§ Set tasks:
a - Answer these from the Omnia migration thread:
(i) What device sits in front of the poster's router?
(ii) What value does /sys/class/net/eth2/operstate return?
(iii) In the 'led_wan' block of /etc/conifg/system, what is the dev option set to?
b - Write out the stretch of the Omnia migration thread from "radomirpolach · December 1, 2021, 9:04pm" through "on eth2 (wan).", word for word.

#### Source excerpt ####

So, you have broken my Omnia again (migration from 3 to 5.x)

radomirpolach · December 1, 2021, 9:04pm

Why can’t you make a quality update for once and don’t fuck my router?
My WAN connection no longer receives addresses on DHCP. Can’t test with dhclient as it is not present, static IP doesn’t work as well. The link is up. In front of it is a UPC router.

Nothing relevant there.

radomirpolach · December 1, 2021, 10:23pm

No DHCP on eth2 (wan).
When I set static IP, no communication on eth2 (tcpdump).

4: eth2: <NO-CARRIER,BROADCAST,MULTICAST,UP> mtu 1500 qdisc mq state DOWN group default qlen 532
link/ether d8:58:d7:00:43:27 brd ff:ff:ff:ff:ff:ff
inet 192.168.0.2/24 brd 192.168.0.255 scope global eth2
   valid_lft forever preferred_lft forever

# cat /sys/class/net/eth2/operstate 
down

radomirpolach · December 1, 2021, 11:21pm

Are these configs correct? Shouldn’t there be eth2 (wan):

/etc/conifg/system

config led 'led_wan'
        option name 'Auto-configuration for WAN'
        option sysfs 'omnia-led:wan'
        option default '1'
        option trigger 'netdev'
        option dev 'eth1'
        option mode 'link tx rx'

/etc/config/sqm

config queue 'eth2'
        option enabled '0'
        option interface 'eth2'
        option download '85000'
        option upload '10000'
        option qdisc 'fq_codel'
        option script 'simple.qos'
        option qdisc_advanced '0'
        option ingress_ecn 'ECN'
        option egress_ecn 'ECN'
        option qdisc_really_really_advanced '0'
        option itarget 'auto'
        option etarget 'auto'
        option linklayer 'none'

WAN LED is always lit and blinks sometimes (https://docs.turris.cz/hw/omnia/omnia-manual-en.pdf).

#### Information supplied ####

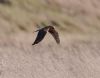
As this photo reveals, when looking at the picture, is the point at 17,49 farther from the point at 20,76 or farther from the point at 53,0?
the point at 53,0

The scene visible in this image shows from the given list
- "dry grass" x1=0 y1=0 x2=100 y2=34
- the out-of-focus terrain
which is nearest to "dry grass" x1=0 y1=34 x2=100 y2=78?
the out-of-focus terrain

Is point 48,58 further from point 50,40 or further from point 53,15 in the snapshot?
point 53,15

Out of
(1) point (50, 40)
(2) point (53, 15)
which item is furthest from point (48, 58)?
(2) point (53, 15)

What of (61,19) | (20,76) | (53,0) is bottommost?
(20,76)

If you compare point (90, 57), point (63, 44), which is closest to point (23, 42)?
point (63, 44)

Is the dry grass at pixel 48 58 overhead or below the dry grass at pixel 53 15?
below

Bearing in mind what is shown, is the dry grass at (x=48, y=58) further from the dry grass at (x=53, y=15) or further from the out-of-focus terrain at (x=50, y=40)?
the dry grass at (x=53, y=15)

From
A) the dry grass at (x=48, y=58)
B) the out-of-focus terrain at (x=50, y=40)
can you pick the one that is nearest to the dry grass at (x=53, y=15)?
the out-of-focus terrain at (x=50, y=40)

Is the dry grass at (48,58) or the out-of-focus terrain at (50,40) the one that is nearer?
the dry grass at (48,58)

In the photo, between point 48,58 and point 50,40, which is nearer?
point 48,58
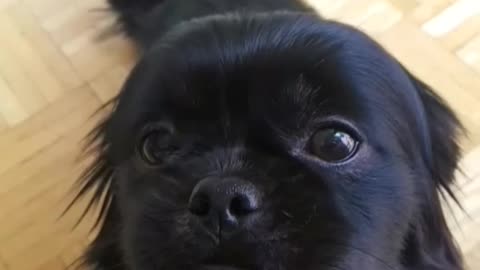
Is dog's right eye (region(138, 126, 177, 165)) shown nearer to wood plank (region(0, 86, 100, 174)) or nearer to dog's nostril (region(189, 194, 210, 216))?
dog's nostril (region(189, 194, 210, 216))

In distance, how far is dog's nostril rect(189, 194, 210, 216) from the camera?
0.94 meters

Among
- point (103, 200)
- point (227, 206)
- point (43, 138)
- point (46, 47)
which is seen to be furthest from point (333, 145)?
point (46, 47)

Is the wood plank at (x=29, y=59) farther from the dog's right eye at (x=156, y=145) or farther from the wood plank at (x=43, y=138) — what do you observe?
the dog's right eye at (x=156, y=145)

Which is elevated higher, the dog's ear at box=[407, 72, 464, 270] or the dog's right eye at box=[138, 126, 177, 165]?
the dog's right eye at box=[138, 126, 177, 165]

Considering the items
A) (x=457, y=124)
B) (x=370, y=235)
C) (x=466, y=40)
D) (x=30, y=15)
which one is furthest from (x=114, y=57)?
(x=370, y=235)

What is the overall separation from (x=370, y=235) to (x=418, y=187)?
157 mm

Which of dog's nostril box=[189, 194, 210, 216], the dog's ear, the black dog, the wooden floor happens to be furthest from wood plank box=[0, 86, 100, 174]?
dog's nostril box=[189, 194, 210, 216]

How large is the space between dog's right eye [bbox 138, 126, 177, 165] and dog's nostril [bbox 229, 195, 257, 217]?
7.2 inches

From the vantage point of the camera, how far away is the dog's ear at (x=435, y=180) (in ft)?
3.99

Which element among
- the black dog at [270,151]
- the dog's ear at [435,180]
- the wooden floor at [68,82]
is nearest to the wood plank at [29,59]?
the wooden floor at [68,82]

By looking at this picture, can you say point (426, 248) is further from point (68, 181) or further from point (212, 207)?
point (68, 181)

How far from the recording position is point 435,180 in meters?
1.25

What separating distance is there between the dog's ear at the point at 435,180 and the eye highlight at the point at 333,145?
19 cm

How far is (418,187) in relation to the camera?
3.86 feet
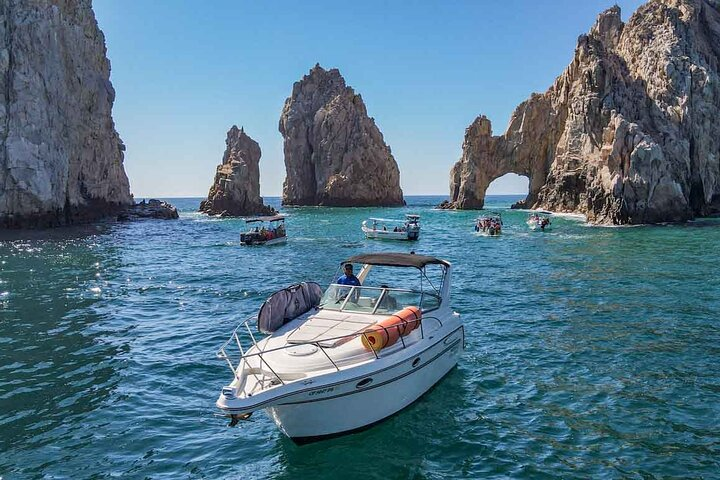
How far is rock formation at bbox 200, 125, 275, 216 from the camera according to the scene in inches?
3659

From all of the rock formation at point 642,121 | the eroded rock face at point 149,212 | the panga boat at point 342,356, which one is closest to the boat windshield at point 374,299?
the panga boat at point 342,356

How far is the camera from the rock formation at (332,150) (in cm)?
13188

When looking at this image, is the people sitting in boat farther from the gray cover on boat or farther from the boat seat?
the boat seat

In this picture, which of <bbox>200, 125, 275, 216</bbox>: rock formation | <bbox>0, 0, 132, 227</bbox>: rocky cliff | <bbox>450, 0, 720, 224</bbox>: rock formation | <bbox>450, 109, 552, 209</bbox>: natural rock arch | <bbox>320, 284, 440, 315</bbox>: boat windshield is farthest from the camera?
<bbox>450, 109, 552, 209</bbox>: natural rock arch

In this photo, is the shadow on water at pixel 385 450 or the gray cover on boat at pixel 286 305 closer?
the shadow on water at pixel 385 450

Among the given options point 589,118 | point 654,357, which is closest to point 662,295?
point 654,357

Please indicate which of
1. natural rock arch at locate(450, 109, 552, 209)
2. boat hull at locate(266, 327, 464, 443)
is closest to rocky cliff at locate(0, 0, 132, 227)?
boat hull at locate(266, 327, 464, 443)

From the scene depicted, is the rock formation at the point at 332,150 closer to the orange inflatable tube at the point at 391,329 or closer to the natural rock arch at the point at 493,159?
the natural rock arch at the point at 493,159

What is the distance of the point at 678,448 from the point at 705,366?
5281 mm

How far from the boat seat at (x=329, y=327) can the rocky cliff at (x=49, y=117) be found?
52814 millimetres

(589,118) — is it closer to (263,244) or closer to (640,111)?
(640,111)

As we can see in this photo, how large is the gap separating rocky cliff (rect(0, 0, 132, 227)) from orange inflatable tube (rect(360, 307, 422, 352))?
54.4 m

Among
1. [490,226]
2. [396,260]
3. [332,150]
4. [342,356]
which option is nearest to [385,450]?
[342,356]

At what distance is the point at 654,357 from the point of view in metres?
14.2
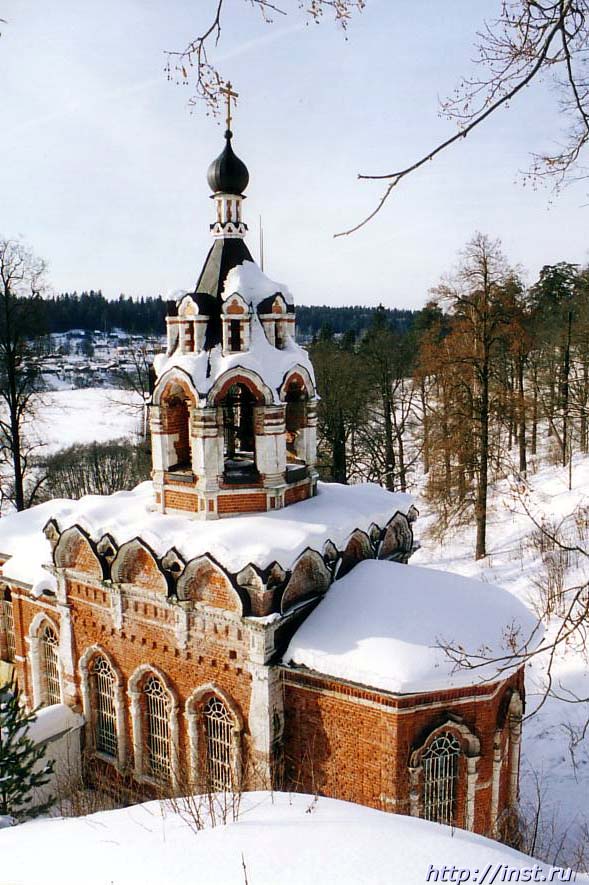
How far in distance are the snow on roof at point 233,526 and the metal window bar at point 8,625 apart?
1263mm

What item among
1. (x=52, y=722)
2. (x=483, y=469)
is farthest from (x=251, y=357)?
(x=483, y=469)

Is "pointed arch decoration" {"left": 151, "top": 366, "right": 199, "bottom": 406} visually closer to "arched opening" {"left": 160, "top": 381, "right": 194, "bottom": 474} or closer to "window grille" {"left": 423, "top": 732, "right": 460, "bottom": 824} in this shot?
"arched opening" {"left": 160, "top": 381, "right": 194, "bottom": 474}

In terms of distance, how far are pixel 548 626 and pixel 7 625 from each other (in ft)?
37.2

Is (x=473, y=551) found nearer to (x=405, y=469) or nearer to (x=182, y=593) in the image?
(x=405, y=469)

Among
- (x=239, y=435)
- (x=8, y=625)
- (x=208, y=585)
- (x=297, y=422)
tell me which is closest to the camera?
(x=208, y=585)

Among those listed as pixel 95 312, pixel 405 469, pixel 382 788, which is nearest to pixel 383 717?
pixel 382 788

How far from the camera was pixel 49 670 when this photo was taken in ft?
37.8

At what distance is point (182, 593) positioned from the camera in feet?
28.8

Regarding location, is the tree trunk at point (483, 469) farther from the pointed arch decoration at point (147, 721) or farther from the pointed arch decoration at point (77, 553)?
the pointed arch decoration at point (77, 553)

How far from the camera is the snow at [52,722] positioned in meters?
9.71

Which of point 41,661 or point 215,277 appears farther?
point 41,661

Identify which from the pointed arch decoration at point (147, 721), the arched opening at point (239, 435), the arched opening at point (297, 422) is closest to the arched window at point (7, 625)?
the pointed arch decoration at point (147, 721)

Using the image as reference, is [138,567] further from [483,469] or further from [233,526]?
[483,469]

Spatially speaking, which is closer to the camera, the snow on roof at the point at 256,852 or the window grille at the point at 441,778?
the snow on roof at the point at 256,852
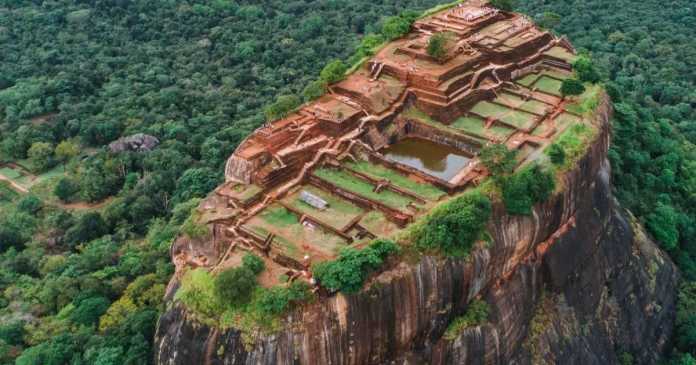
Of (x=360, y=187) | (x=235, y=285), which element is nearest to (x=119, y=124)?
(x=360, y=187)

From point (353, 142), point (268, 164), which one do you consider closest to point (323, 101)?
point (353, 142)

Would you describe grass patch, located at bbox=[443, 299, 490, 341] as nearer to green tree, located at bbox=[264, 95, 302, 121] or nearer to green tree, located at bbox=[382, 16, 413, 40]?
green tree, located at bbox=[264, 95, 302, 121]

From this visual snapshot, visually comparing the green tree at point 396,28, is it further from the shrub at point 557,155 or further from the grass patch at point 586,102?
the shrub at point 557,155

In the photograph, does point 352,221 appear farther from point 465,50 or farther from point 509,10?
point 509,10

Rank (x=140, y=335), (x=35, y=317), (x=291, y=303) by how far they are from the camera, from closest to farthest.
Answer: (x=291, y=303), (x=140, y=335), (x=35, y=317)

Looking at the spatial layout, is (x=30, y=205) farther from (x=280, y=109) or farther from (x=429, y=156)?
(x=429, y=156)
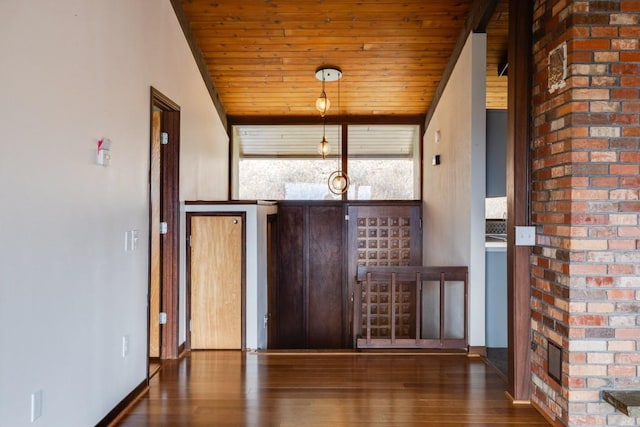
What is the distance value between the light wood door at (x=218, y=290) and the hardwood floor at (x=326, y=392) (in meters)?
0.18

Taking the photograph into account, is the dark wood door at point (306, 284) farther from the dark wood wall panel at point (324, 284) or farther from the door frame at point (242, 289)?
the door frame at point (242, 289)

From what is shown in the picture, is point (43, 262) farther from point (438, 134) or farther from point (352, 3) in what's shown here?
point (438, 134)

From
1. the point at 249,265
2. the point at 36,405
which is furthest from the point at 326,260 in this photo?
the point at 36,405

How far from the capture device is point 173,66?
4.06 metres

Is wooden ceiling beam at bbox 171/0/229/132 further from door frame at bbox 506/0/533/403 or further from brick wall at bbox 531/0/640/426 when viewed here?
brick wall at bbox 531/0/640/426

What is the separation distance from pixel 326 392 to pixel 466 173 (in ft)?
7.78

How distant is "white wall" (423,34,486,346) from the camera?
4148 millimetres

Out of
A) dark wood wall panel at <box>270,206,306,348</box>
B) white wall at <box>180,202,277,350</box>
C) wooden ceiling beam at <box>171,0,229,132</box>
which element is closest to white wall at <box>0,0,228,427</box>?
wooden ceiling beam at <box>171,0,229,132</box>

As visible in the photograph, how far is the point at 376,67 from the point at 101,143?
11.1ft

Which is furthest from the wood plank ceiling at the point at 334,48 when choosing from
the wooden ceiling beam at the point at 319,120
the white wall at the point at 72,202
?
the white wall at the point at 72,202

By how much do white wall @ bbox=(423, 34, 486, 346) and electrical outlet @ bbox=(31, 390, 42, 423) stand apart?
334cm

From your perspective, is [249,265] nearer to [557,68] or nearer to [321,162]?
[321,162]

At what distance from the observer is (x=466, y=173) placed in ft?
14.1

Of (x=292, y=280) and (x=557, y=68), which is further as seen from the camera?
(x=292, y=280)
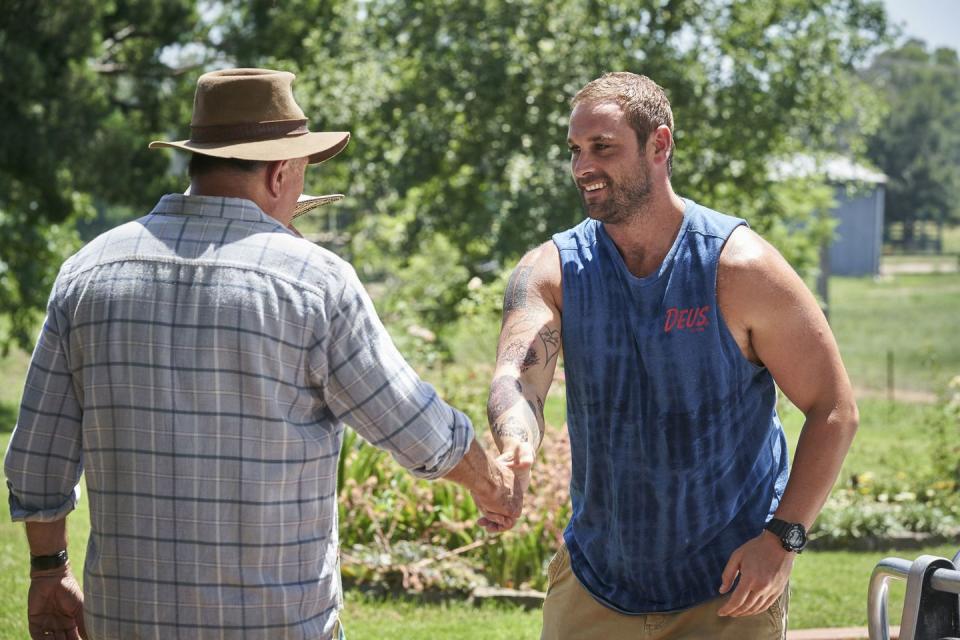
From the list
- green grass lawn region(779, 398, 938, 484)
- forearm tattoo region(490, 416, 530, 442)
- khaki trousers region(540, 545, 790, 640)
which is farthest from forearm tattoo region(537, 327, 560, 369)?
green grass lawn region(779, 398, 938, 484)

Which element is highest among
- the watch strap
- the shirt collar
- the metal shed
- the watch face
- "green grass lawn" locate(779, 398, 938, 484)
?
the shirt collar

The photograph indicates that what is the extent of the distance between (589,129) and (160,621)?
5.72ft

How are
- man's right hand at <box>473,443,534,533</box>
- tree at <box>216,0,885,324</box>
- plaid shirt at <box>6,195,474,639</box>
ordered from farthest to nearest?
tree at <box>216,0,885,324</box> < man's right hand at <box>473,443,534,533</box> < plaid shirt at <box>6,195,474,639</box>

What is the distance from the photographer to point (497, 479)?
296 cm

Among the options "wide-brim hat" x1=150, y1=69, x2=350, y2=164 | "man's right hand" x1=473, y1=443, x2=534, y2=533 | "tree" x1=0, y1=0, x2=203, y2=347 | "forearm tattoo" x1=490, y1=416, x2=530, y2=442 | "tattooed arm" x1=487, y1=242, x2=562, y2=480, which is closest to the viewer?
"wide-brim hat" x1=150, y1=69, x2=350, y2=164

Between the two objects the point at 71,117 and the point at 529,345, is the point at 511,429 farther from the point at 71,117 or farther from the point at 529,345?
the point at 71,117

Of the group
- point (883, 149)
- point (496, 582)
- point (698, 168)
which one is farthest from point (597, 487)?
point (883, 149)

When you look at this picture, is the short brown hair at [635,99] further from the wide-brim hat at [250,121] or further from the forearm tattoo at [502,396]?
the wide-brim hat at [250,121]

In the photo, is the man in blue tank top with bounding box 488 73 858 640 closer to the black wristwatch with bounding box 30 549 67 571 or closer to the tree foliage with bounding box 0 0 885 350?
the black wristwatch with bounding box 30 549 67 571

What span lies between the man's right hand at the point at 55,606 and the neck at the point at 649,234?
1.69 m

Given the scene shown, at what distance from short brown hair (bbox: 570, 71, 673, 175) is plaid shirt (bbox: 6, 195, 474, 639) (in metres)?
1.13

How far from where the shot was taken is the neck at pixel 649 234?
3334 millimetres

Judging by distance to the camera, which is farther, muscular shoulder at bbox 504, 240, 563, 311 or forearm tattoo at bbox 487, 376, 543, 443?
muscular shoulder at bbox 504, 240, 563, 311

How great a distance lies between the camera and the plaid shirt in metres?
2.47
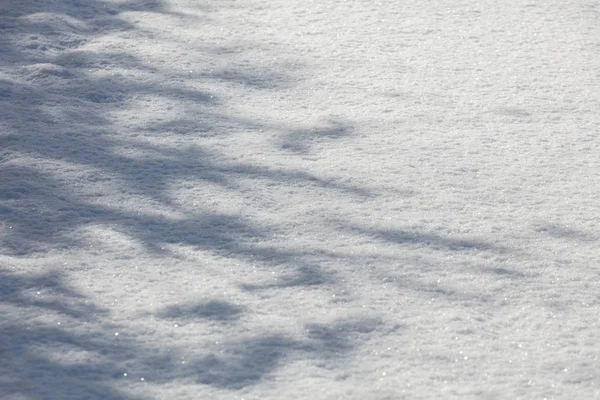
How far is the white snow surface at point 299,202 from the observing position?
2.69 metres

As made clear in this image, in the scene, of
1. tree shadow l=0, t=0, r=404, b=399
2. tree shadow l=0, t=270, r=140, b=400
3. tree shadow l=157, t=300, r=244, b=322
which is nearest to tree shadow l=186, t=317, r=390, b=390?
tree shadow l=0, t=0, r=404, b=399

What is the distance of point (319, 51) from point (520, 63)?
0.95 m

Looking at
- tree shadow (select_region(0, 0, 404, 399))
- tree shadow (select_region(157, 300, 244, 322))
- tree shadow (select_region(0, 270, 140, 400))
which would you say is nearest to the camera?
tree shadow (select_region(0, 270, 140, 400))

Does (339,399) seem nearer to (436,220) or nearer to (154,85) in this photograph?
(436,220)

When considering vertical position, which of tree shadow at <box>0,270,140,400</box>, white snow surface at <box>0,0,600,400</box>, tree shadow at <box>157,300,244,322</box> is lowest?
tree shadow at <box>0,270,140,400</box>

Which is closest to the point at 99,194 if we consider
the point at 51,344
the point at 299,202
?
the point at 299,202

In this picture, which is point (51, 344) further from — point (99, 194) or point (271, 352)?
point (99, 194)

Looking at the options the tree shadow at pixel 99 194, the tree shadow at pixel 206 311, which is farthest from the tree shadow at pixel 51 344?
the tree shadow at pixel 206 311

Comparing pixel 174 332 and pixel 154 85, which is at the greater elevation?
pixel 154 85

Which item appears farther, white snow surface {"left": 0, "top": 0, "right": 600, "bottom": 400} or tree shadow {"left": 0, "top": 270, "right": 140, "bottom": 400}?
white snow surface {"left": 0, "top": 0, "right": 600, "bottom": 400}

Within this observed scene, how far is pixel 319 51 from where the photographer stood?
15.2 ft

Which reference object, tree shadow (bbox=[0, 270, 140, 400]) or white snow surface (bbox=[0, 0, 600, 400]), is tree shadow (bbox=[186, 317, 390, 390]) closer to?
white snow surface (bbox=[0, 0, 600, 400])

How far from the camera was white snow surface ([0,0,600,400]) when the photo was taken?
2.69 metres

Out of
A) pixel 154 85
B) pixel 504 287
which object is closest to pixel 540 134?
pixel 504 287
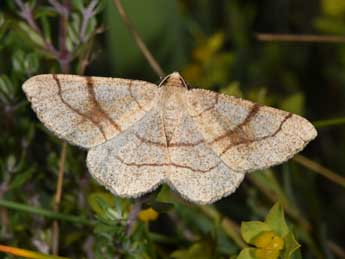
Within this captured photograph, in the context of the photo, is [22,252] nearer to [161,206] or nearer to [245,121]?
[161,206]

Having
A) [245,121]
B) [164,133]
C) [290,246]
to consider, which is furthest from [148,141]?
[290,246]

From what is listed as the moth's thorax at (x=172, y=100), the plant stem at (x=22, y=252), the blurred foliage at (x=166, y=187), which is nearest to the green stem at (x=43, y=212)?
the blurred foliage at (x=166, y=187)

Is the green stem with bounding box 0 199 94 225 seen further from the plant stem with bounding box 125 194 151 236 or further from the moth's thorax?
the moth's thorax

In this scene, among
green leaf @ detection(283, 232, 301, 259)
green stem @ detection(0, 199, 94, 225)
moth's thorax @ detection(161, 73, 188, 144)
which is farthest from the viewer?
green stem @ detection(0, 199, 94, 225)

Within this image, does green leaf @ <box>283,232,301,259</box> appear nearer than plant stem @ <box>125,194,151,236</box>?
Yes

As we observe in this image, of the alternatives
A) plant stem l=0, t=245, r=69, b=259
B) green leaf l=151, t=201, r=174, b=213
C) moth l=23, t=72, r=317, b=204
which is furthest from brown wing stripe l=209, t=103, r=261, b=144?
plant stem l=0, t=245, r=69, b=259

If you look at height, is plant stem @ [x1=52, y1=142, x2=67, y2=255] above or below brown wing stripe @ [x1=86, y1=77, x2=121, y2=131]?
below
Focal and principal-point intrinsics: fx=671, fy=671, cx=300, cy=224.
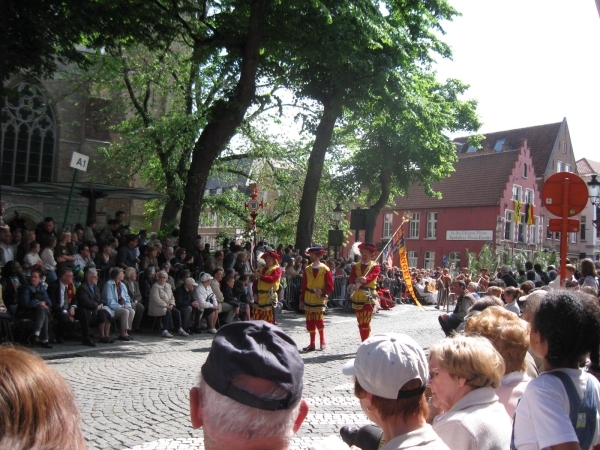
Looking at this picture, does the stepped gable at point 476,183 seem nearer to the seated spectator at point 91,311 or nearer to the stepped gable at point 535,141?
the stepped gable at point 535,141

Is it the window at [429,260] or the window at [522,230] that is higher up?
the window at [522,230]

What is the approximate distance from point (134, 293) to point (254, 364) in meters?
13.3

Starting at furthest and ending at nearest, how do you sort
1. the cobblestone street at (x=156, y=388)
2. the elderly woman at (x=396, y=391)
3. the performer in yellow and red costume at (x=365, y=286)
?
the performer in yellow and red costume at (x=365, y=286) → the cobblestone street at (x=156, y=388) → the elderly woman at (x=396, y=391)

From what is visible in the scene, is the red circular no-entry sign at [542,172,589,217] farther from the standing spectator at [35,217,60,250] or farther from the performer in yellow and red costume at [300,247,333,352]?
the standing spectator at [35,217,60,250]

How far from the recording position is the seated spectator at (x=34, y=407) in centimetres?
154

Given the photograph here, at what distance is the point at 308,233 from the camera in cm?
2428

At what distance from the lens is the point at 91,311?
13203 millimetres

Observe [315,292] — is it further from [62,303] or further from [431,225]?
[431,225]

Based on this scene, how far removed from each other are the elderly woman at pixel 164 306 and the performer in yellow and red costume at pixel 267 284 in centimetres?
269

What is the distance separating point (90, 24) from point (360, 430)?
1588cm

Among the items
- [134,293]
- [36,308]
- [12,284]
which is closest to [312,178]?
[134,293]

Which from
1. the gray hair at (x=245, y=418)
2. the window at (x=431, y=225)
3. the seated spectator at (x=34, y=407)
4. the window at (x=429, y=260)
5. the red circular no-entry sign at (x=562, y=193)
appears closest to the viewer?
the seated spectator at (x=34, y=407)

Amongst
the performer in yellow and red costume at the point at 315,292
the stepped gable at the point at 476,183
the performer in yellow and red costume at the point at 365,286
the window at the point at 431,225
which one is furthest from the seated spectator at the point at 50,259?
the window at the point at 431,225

####

§ Solutions per task:
a -
(i) A UPC router.
(ii) down
(iii) eth1

b -
radomirpolach · December 1, 2021, 9:04pm

Why can’t you make a quality update for once and don’t fuck my router?
My WAN connection no longer receives addresses on DHCP. Can’t test with dhclient as it is not present, static IP doesn’t work as well. The link is up. In front of it is a UPC router.

Nothing relevant there.

radomirpolach · December 1, 2021, 10:23pm

No DHCP on eth2 (wan).